“I will build a great wall -- and nobody builds walls better than me, believe me --and I'll build them very inexpensively. I will build a great, great wall on our southern border, and I will make Mexico pay for that wall. Mark my words.” (Donald Trump, June 2015)
“I cannot recognize the verdict of guilty. . . . It was my misfortune to become entangled in these atrocities. But these misdeeds did not happen according to my wishes. It was not my wish to slay people. . . . Once again I would stress that I am guilty of having been obedient, having subordinated myself to my official duties and the obligations of war service and my oath of allegiance and my oath of office, and in addition, once the war started, there was also martial law. . . . I did not persecute Jews with avidity and passion. That is what the government did. . . . At that time obedience was demanded, just as in the future it will also be demanded of the subordinate.” (Adolf Eichmann at his trial in Israel 1962)

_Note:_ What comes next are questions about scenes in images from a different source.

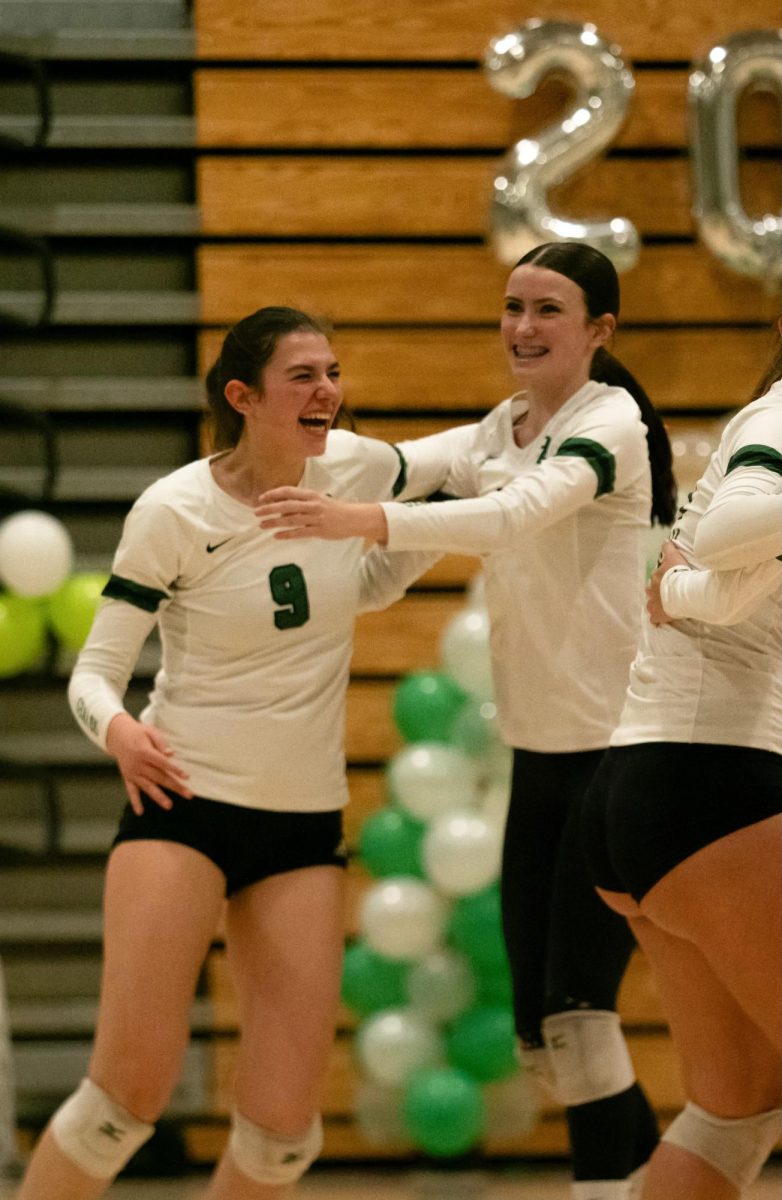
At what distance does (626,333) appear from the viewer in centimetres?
477

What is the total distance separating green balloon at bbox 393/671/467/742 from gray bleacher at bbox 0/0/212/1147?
2.50ft

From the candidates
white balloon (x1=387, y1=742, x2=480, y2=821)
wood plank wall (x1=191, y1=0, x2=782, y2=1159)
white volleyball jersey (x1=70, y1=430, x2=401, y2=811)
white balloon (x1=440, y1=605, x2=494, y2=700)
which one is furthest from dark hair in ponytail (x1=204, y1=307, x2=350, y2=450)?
wood plank wall (x1=191, y1=0, x2=782, y2=1159)

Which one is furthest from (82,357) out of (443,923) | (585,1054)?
(585,1054)

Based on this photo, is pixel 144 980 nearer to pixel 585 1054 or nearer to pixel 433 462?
pixel 585 1054

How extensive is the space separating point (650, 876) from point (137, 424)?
2886 millimetres

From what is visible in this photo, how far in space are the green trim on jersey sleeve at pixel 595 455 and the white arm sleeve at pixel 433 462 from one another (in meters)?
0.36

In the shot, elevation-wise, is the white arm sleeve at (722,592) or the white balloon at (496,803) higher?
the white arm sleeve at (722,592)

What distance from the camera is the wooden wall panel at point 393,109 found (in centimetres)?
471

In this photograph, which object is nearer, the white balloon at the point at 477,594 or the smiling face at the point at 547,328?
the smiling face at the point at 547,328

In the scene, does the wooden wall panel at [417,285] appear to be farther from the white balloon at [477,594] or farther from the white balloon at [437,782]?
the white balloon at [437,782]

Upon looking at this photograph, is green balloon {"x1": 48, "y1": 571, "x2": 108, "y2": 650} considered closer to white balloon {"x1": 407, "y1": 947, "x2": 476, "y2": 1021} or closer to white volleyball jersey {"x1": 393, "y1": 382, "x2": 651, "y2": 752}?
white balloon {"x1": 407, "y1": 947, "x2": 476, "y2": 1021}

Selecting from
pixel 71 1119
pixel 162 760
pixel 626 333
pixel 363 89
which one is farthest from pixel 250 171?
pixel 71 1119

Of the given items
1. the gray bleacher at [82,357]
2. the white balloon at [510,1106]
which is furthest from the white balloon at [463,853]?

Written in “a white heat” fury following the November 2016 election, Schenkkan’s “Building the Wall” imagines a dystopia impacted by President Trump’s border and immigration policies. It’s the near future and millions of undocumented immigrants have been detained in overflowing prisons. Now, a writer (Gloria, impressively portrayed by Flo Wilson) interrogates the director of a private prison (Rick, a powerful performance by Dave Moskin) as he awaits sentencing for carrying out the federal policy that has escalated into the unimaginable. This riveting and illuminating drama delivers a powerful warning and puts a human face on the inhuman, revealing how, when personal accountability is denied, what seems inconceivable becomes inevitable.
What has Rick, the former prison administrator in a post Trump era (after the president’s fictional impeachment) now possibly awaiting the death sentence in common with Adolf Eichmann and the Nuremberg Trials in 1945/46? First he also claims that he simply had followed orders to “figure things out” which lead to the murder on an industrial scale of tens of thousands of so-called “undocumented” immigrants. Second, in common with all the Nazis at the Nuremberg trial and Eichmann in 1962, Rick displayed no remorse at all for his crimes. His only regret: his wife would no longer speak to him. How does it all end?
In the final and one of the most powerful scenes Rick blurts out that even though Trump never managed to build his physical border wall, more danger existed in his rhetoric that called for one. “Who would want to come here now?” he asks as the lights went out….
This was our second visit this year in the Theater Drachengasse, the last one a mere seven months ago. What an experience and joy to be back! The meet & greet of the actors after the show was expertly (what else!) moderated by our Vice-President Ambassador Dr. Alexander Christiani. Excellent Grüner Veltliner Sparkling Wine and sumptuous Canapés (I know my food and drink!), as always in ample supply, courtesy Café Ministerium, rounded off a most successful evening. If you had not been there last night, bad luck, you missed a very good event!